I have a table with address1, city, state, and postal code. However, some address1 will also contains city, state and postal code (separated by either comma or space or both). Example:
Address1: 9999 western Rd, Los Angeles, CA, 90001
City: Los Angeles
State: CA
Postal: 90001
I want Address1 to be: 9999 western Rd
I've tried the following SQL to fix those addresses: (To simplify here I assume all fields are not null or empty, in the real system for countries without states it will be either empty or same as the country name.)
SELECT LEFT(address1, PATINDEX('%[, ]'+city+'%', billingAddress) - 1)
· · · · ·
What needs to be done
Name every column that the SQL address post says its table contains.

Supplied data
· · · · ·
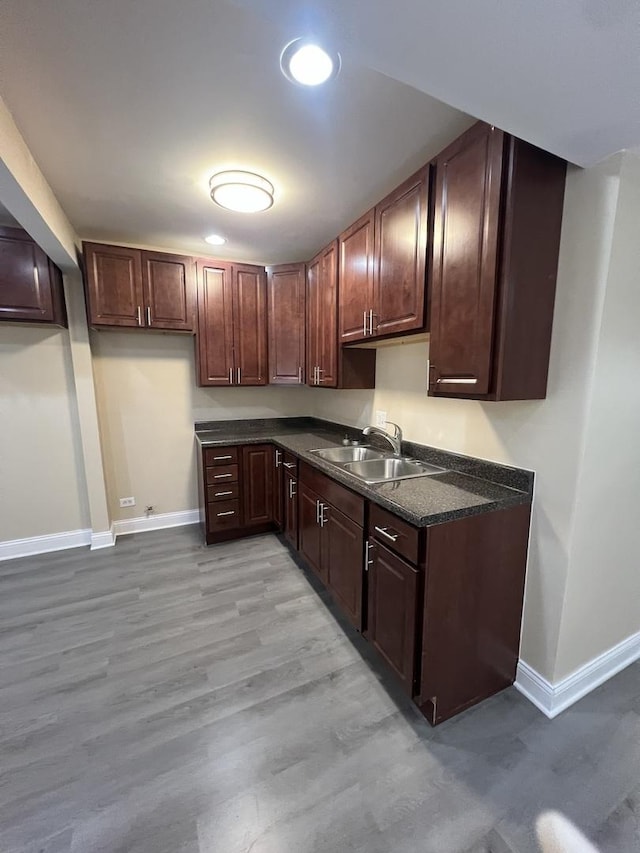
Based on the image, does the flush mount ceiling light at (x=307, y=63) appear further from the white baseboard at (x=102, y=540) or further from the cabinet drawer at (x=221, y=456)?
· · · · ·
Answer to this problem
address1, city, state, postal code